The Feel of Her Hand
Summary—Just some random musings concerning my favorite InuYasha couple. Slightly fatalistic.
Disclaimer—I do not own Miroku. He belongs to Sango, if she'd admit it finally. On the flip side, I don't own Sango either—see above. Trust me, if I owned them, they would have been married for about a year by now.
Miroku's POV
I lean against a tree, staring into the fire, lost in my thoughts. More specifically, my thoughts of a certain lovely brown-haired tajiya. I was so close to her today—I held her hand for the first time. Even as I sit here, surrounded by my sleeping companions, I can feel how her hand felt, how utterly different it was from other women's—calloused instead of soft. I know that she mourns the loss of delicate white hands, lady's hands, but to me her hands are more beautiful than any others'. The calluses show her strength, her inner fire, her amazing uniqueness. Sango is so different than any other women I have known—she fights when other women hide, she stands her ground without hesitation as other women, and men even, run away. She has never had a traditional family, with her mother dying so early and everyone around her being warriors first and family and friends second, but she has deep, strong love within her—for her little brother who she still has hope for, for her dead family, for us, her friends. That is, I suppose why I love her so much, so all-consumingly. Enough to give my life for hers, in an instant. And enough to drive her away, day after day, because, as perplexed, maybe, I could almost dare to believe as hurt she is by my behavior, it is better than pledging her love to a man who has been marked by death. There is nothing more I would love than to rush up to her this very instant, take her hands again in mine and tell her how I feel, beg her to stay with me forever. But my forever is so much shorter than hers will be, I know. My time is running out, while she is just entering into herself, the strong, confidant, loving, shy, brave, gentle tajiya that I am in love with. I will not destroy her life in that way. I could not. Instead, I grope her, confuse her, show her a mask, so that when I die, she will mourn me for a while, and then move on with her life, and find the man of her dreams.

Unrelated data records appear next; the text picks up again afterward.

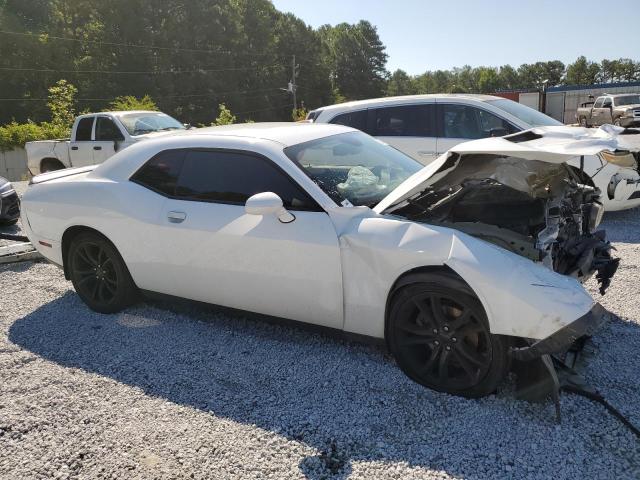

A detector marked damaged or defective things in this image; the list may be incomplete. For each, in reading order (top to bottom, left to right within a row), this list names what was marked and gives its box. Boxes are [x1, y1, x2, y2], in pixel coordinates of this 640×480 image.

crushed hood [376, 124, 640, 213]
severe front end damage [384, 156, 620, 294]
crumpled bumper [508, 304, 608, 360]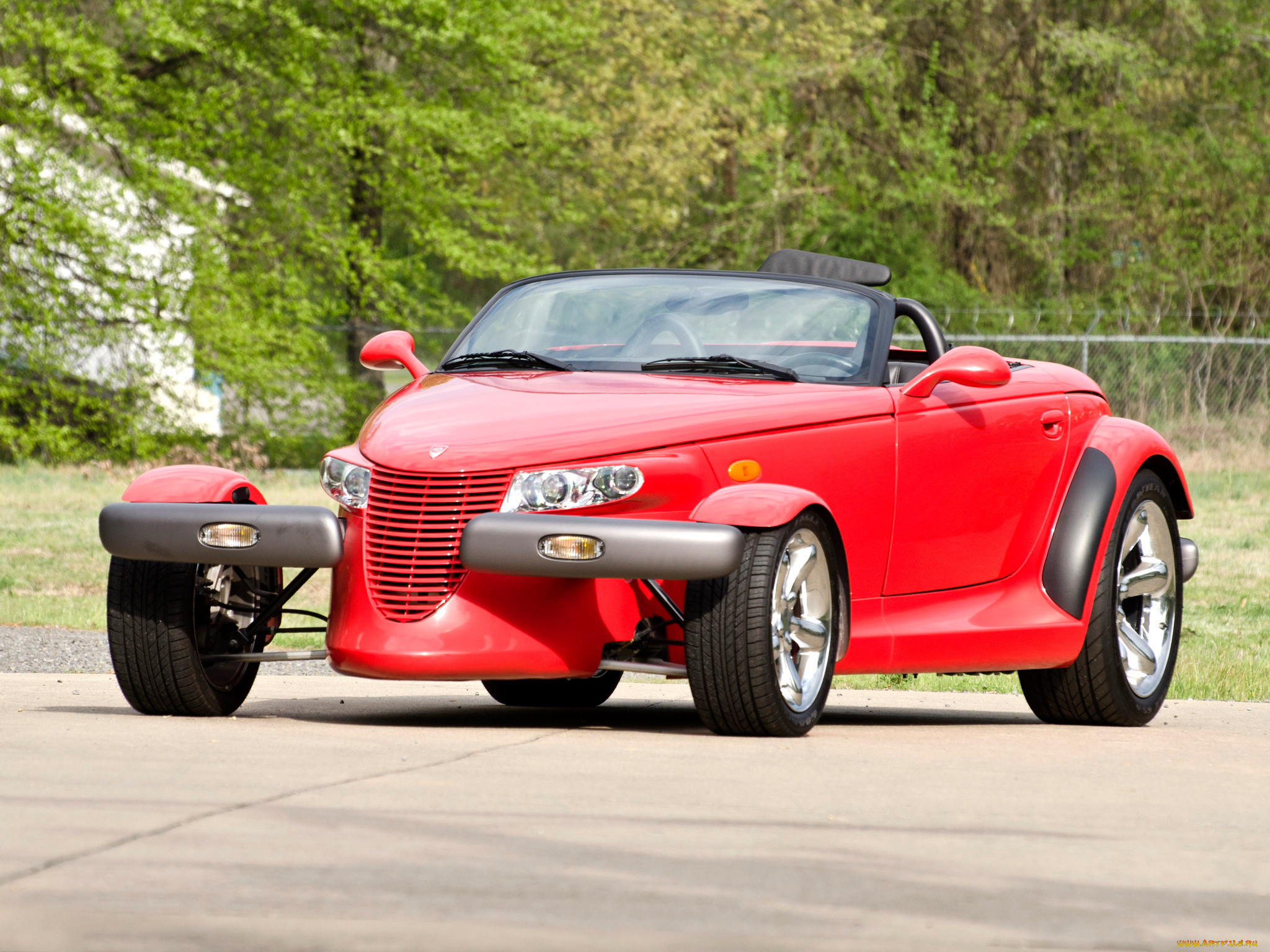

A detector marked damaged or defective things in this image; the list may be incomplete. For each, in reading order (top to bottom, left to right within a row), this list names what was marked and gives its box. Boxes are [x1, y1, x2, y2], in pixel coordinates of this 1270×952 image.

exposed front wheel [108, 558, 279, 714]
exposed front wheel [484, 669, 623, 704]
exposed front wheel [685, 513, 843, 734]
exposed front wheel [1017, 471, 1186, 729]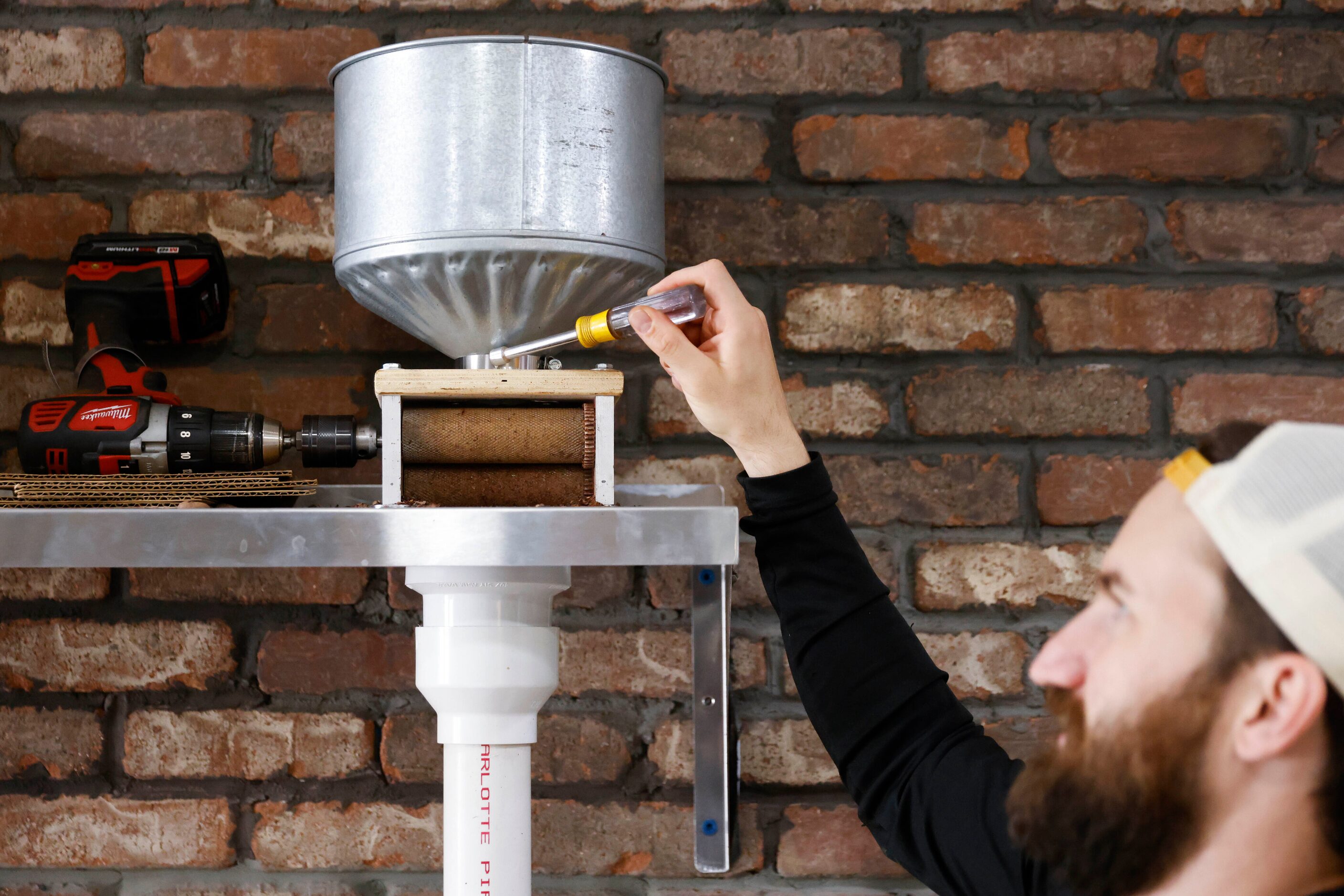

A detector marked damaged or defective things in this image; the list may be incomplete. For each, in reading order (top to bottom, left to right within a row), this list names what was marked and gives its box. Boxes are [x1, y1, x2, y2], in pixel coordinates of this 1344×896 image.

rusty roller [400, 403, 597, 467]
rusty roller [395, 467, 591, 508]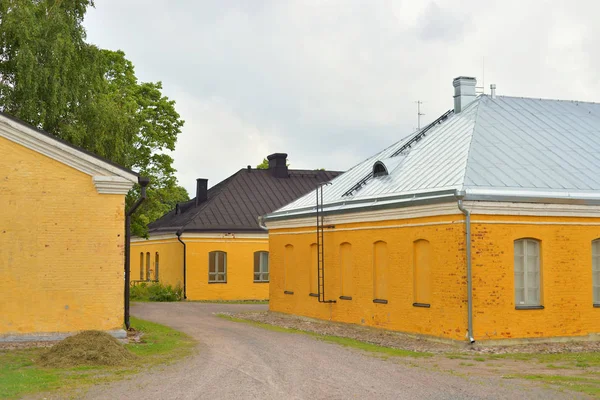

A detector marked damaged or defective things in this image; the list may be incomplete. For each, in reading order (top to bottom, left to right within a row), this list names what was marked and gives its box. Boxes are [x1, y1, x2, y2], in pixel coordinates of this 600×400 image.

yellow wall with peeling paint [0, 136, 124, 336]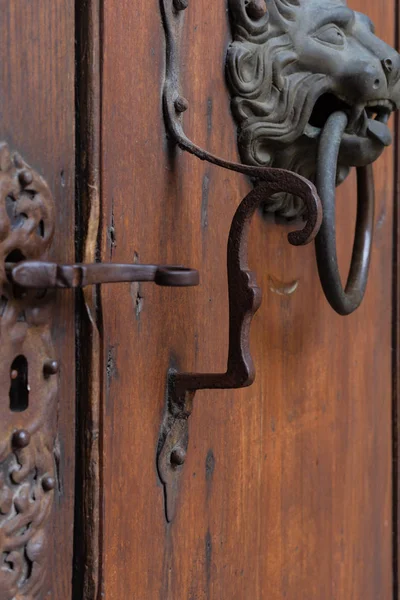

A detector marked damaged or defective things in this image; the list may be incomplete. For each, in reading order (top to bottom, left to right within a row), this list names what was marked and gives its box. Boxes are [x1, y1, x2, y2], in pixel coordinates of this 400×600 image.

rusty metal [0, 143, 198, 596]
rusty metal [156, 169, 322, 520]
rusty metal [316, 111, 376, 314]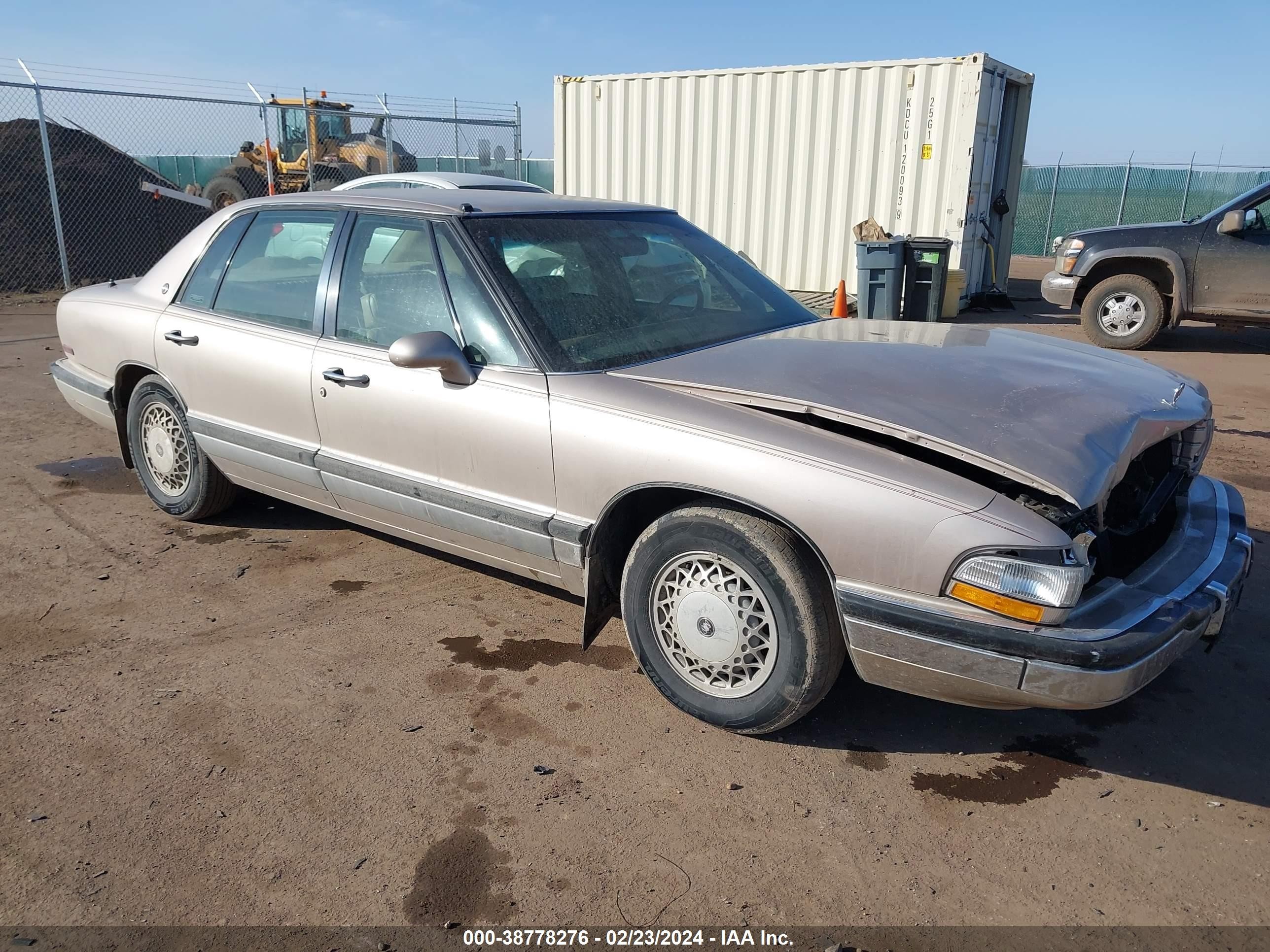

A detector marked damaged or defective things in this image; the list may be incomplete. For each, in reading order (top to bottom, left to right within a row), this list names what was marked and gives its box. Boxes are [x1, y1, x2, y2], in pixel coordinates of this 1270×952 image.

crumpled hood [612, 321, 1209, 510]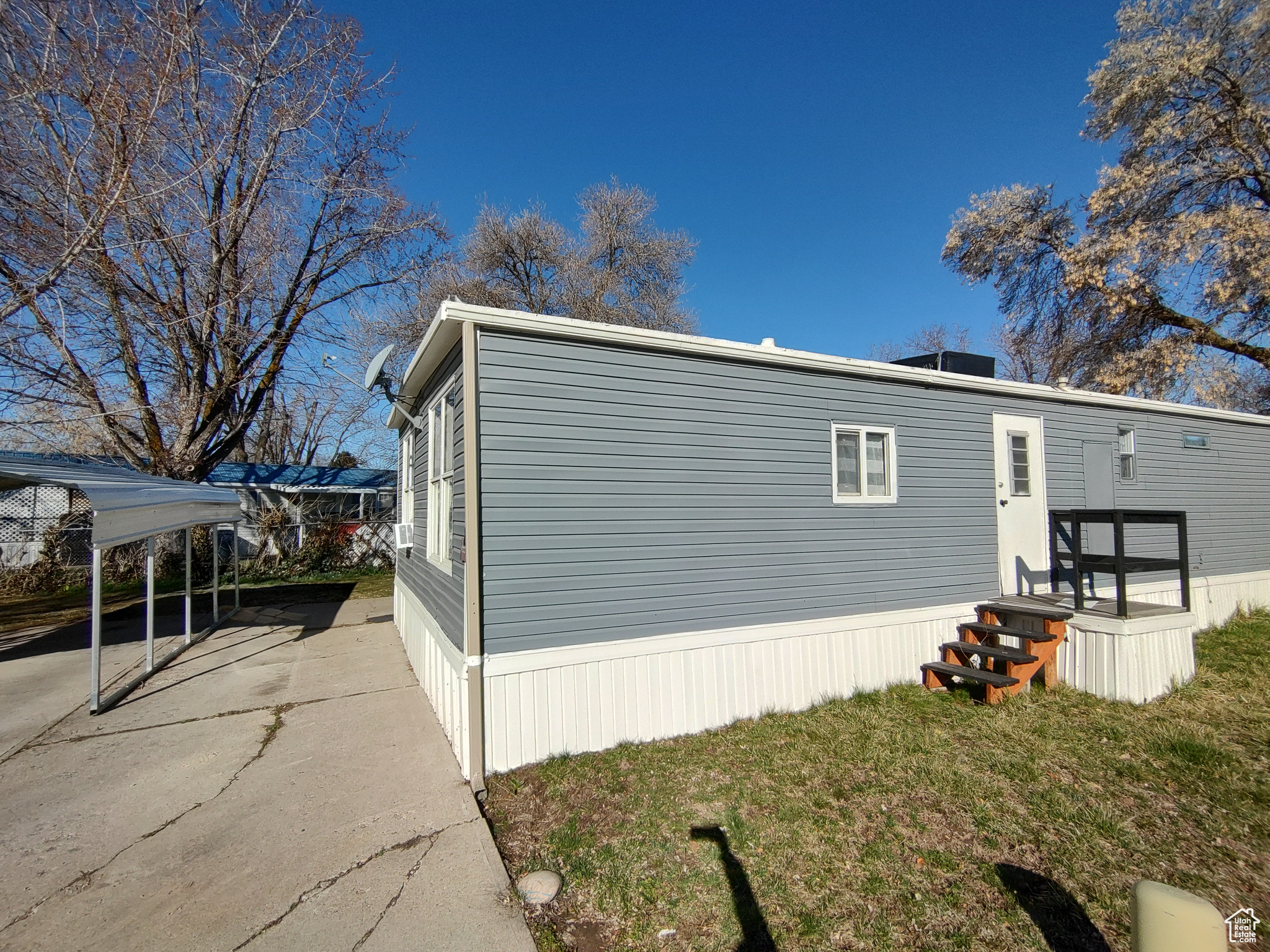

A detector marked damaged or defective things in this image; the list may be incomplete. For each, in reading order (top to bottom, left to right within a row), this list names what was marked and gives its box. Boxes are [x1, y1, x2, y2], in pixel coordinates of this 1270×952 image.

crack in concrete [0, 695, 295, 934]
crack in concrete [229, 817, 477, 949]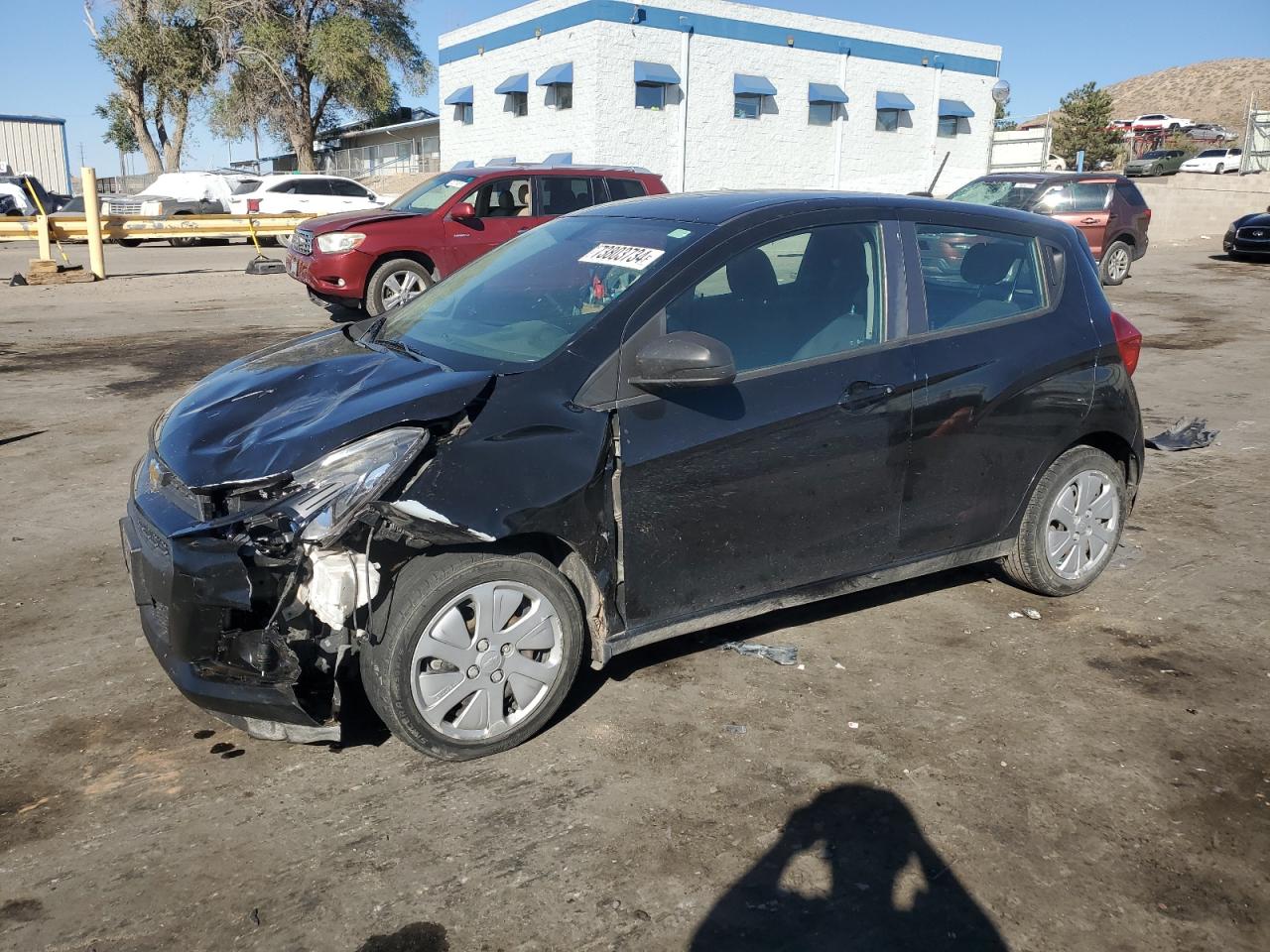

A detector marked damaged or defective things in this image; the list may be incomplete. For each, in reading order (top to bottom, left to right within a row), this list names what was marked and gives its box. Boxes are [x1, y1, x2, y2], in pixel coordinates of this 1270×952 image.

crumpled hood [298, 209, 417, 235]
crumpled hood [157, 329, 494, 492]
broken headlight [280, 426, 425, 543]
wrecked black hatchback [124, 191, 1143, 758]
damaged front bumper [120, 498, 327, 730]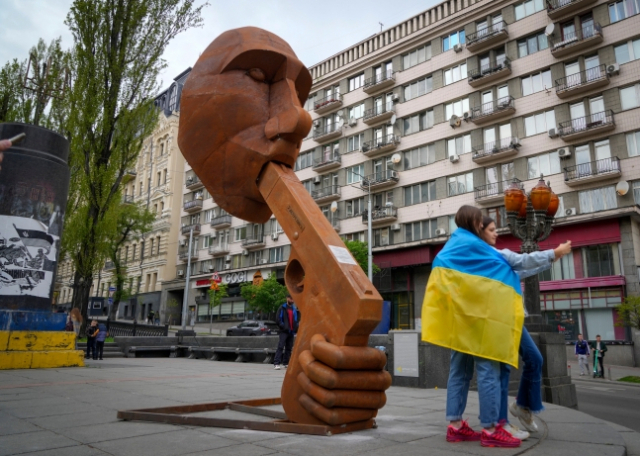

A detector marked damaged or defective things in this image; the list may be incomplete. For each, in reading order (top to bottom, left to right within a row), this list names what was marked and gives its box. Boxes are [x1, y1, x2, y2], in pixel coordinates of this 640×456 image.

rusty iron face [178, 26, 312, 223]
rusty iron face [178, 26, 392, 430]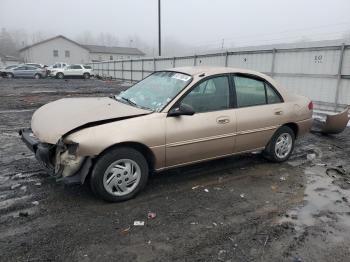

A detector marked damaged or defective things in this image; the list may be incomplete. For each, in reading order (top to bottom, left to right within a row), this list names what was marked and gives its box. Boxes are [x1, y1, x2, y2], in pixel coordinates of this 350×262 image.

damaged front end [18, 129, 91, 184]
crumpled front bumper [19, 128, 91, 183]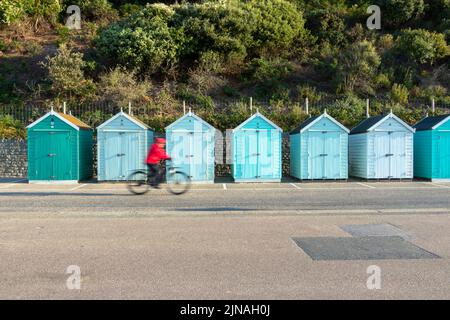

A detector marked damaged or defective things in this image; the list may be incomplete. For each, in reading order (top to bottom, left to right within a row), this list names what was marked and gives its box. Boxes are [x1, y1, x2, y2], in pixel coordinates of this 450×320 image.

grey road patch [292, 235, 440, 260]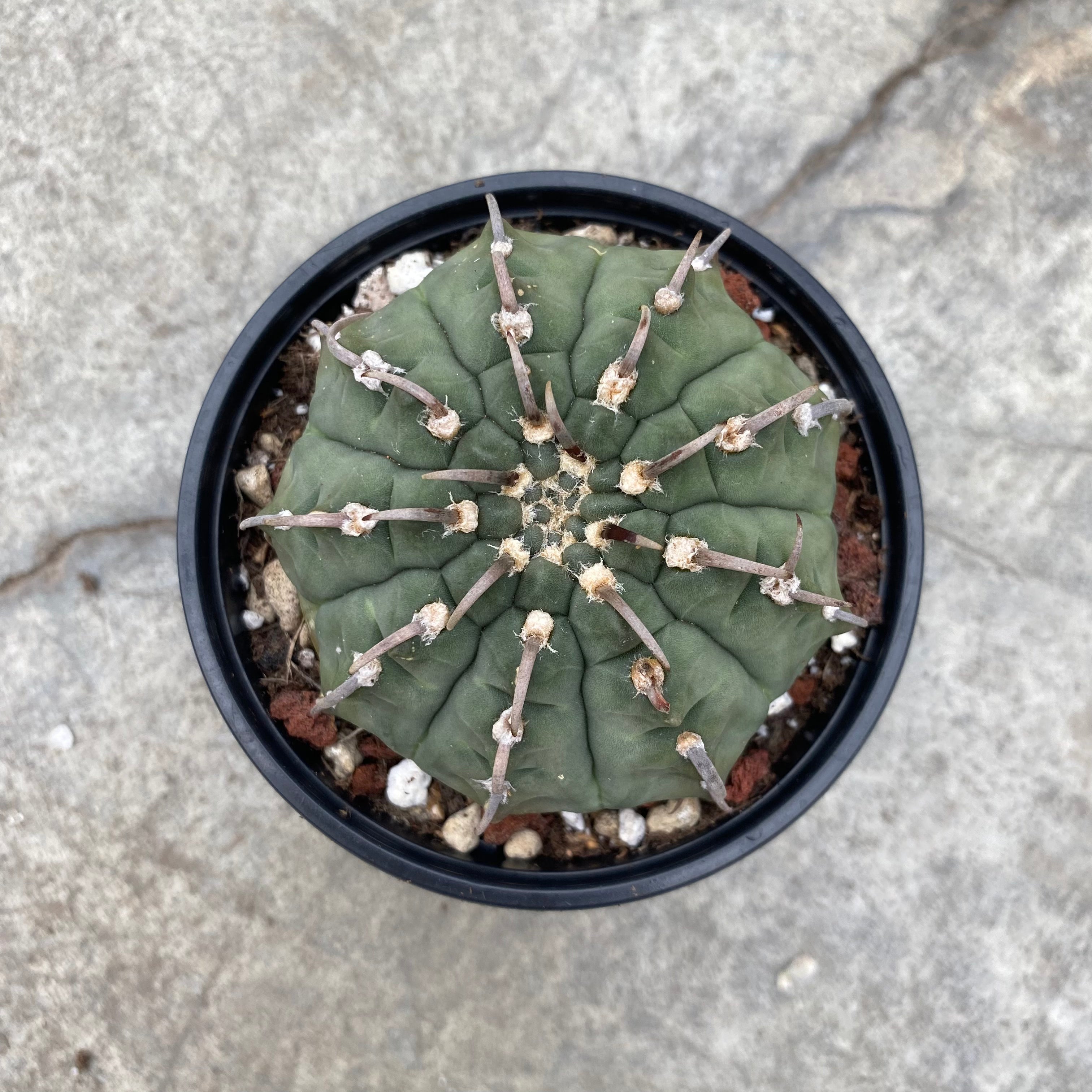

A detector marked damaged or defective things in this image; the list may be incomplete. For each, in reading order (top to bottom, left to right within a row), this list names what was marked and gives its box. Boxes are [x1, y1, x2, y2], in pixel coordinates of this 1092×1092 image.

crack in concrete [751, 0, 1031, 222]
crack in concrete [0, 517, 174, 598]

I almost destroyed my masquerade today. We had just finished fighting the dog demon that had used the body of the beautiful princess, and I had just consecrated her burial shrine, so that the princess's soul, now freed, would protect the village. Then Kagome came up to, and told me that Sango was sad, had been ever since we came back. I didn't know why. We were both fine, safe, and I had managed to avoid the princess-demon's grasp. I hope, in the part of my heart that keeps my away from Sango for her safety, that she will never find out why. For, I looked at the eyes of the princess, I'll admit it. The eyes that had ensnared all the other village men. But I did not feel love, or lust, when I looked into those eyes. Instead, there was only pity for the poor woman who died alone. My heart was already taken, and the eyes held no sway over my, because they were not Sango's eyes. The voice of the princess, honey smooth, slid past me, for it was not Sango's bittersweet sound, and her touch was too silky, the touch of a perfect woman, for it to ever be Sango's, who has lived a life as far apart from the one she should as I have.
When I went to talk to Sango, she was sitting on the hillside near the village, with her hair swaying in the slight breeze, and I felt my heart jump. And as we talked, she seemed so—defenseless, as if, for once, her walls of protection, from her mother and then her brother and father's deaths, were slipping away with the sun. I felt mine slipping with them, and I did not try to call them back. For one long moment, her hand was in mine, my eyes were looking into her clear, true-seeing gaze, and I had a brief thought—If I died now, I would be at ease. I would not care. I could go happily, at peace. I think that my thoughts were reflected in my eyes, because she blushed, and turned away, and I suddenly remembered the self-imposed order of things, and realized how close I was to letting go. And so I groped her, knowing that it would hurt her, and she slapped me, and I felt bittersweet satisfaction, knowing that everything was once again in place, and our walls were up and strong. But I also felt a deep sense of loss. What I felt on that hillside was partly the emotions I always feel when by her—peace, warmth, love, a sense that I am home, and a deep awe for her inner strength and fortitude. But on that hillside was also the first time I thought that, maybe, incredibly, if I had asked her to accept me, she would have done so. But I didn't, and so she didn't, and so I am sitting here, lost in my thoughts by the fire, remembering the feel of her hand.